Reproduce, word for word, the lines in the material below starting with the one that has "Parenthood (Blu-Ray 2012)" and going on through the one that has "Vertigo Pendant lamps Penta Light Large". Leave out all pictures.

## DATA TO EXAMINE
□ □ □ □ □ □ □

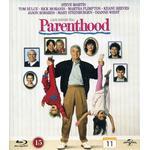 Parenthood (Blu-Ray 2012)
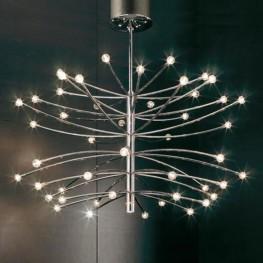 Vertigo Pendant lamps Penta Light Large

□ □ □ □ □ □ □

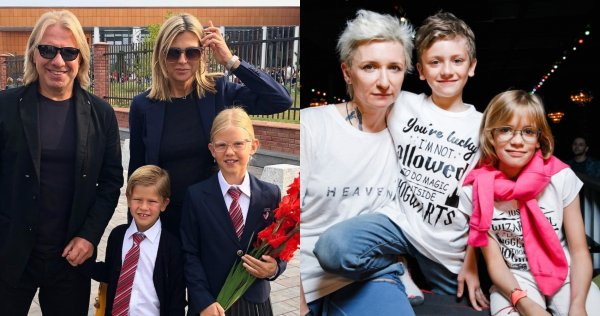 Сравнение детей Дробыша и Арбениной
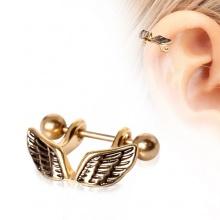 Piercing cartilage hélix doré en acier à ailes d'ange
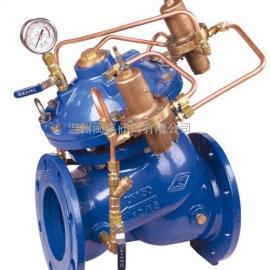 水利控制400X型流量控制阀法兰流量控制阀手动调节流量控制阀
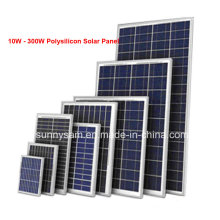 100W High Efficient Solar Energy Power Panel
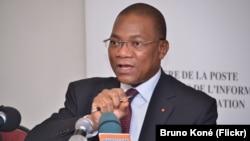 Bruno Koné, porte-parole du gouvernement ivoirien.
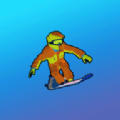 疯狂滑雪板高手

□ □ □ □ □ □ □

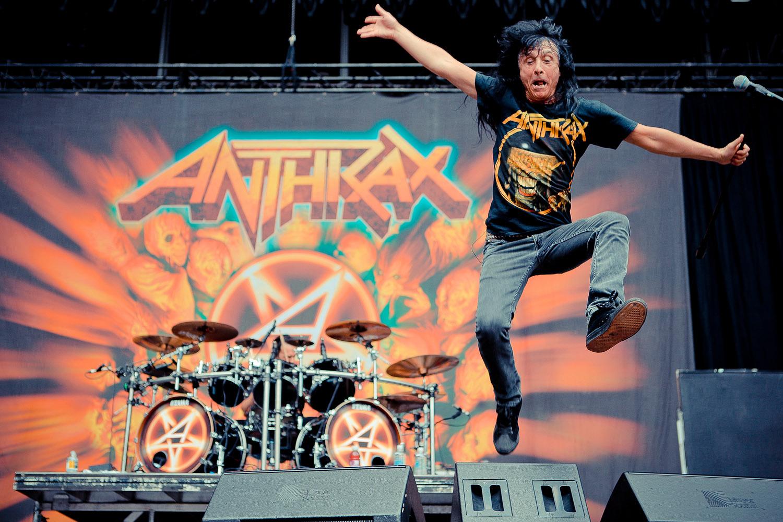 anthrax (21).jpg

□ □ □ □ □ □ □

## RESULT BELOW
 Parenthood (Blu-Ray 2012)
 Vertigo Pendant lamps Penta Light Large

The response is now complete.